Molly has just woken up from her siesta. Lying on a plastic mat spread out in the hall-cum-TV room-cum bedroom of her hut, she makes an effort to sit up. “I wake up at 3 a.m. So a nap during the day is good,” she says, pulling her hair back into a pony tail. The room can barely house three people at a time and the unplastered brick walls have darkened it. This two-room hovel near Puthenthodu fishing gap in Kannamaly is ‘film star’ Molly’s house.
Her inimitable style
She is the current talking point in Kannamaly. Journalists have become regulars at her door and she gets a number of calls on her cell phone from television and FM channels. As Veroni in Sathyan Anthikad’s Puthiya Theerangal , Molly was an absolute knock out, sending the crowd into raptures with her classic Kochi fisher-folk lingo.
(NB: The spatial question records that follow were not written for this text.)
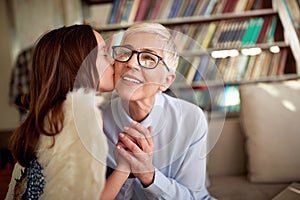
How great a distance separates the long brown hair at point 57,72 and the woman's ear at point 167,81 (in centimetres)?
11

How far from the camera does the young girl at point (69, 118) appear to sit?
589mm

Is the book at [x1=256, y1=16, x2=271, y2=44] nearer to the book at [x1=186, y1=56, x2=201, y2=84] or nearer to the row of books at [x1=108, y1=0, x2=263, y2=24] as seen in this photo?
the row of books at [x1=108, y1=0, x2=263, y2=24]

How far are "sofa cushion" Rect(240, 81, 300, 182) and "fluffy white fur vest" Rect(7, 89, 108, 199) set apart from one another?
46 cm

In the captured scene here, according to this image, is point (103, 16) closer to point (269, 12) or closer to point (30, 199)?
point (269, 12)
“Whenever I came on screen and spoke my part, people would start clapping,” she says. “I clapped too, and laughed loudly. Come on, how am I to know I had done such a good job?” It was Molly’s first ever visit to a movie theatre. The matinee crowd, of course, recognised her. “Ente Mathave (Mother of God) a girl just ran towards me and hugged me, I couldn’t breathe,” she says. Her co-star in the film, Dharmajan, almost advised Molly not to venture out to Ernakulam lest she be mobbed. “Can you imagine? Me, with my dashing looks, being mobbed!” she says, entertaining herself with her self-deprecating humour.
Molly’s rib-tickling repartees in quick succession leave no time for regaining composure. “Here, people ask me for a treat. I told them to go fly a kite,” she says (loosely translated).
Her foray into films was rather unexpected. A friend, who knows her as a Chavittunadakam artiste, suggested her name to Anwar Rasheed for his short film Bridge in the portmanteau film Kerala Cafe . She did a small part in it followed by similar short roles in Chaapa Kurishu and Anwar . Puthiya Theerangal is her first full-length role.
One of the very few women who still perform the Chavittunadakam, a Latin Christian art form, which is believed to have originated in Kochi, Molly is a veteran. She started performing at the age of ten and has since been stomping from one stage to another. The high-energy art form involves a lot of action and vocal prowess. A play that starts at 9 p.m. would easily go on till 5 a.m. It would take about six months to perfect a piece and staging an entire play can cost up to Rs. 50,000.
“And what do the artistes get? A namaskaram (greeting) and nothing else. Why do you think nobody is interested in this art anymore?” she asks. Despite the sheer physical strain and no monetary incentive, Molly is passionate about it. “Even today, when I put on the makeup and my costume, I could pass off as a 12-year-old. As soon as the curtain goes up and the crowd sees me, they cheer and scream out my name. Then I just give a super performance,” she says, emerging from the other room in a canary yellow sari, smelling of talcum powder. Molly is 49 years old and quite frail.
Though churches in Kochi still try to keep Chavittunadakam alive, its rules are increasingly being tweaked now, Molly says disapprovingly. Traditionally, the songs are sung by the actors themselves, but now some shows use pre-recorded songs. Molly has directed a play, too, which was staged at the church at Mundamveli, where she was born.
Honoured by Akademi
The Kerala Sangeetha Nataka Akademi honoured her in 1999 for her contribution to Chavittunadakam. The trophy has been displayed on a wooden ledge inside the house, along with a few other rusty trophies Molly has won. “There was no space to keep all these inside. I had put them all in a sack and left them outside,” she says. And she used the ponnada to stitch costumes for herself. “Are you kidding me? Of what use is it to me?” she asks, her wit sharper than a scalpel.
Molly became a head-load worker after her husband deserted her when their second son was barely three months old. The house, which she shares with her daughter-in-law and two grandchildren, was left to her by her mother. It was ravaged by the 2004 tsunami. Even as many of her neighbours got new concrete houses as part of the relief measures, Molly did not get any help. “I asked the Panchayat, each time they would say I would be considered. Except the house, the sea took away everything.” She points to a house nearby and says, “A boy there was getting married on the day the sea broke in. All the Avalosunda and achapam s (snacks) were floating about .”
With the money she got from the film, Molly paid off a few debts. “If I get another 20,000, I can do something for this house,” she says.
Though she hopes to get more offers from films, Molly will never say goodbye to the stage. “Are you mad? That’s what I was born for,” she says, her riotous laughter lingering on long after we say good bye.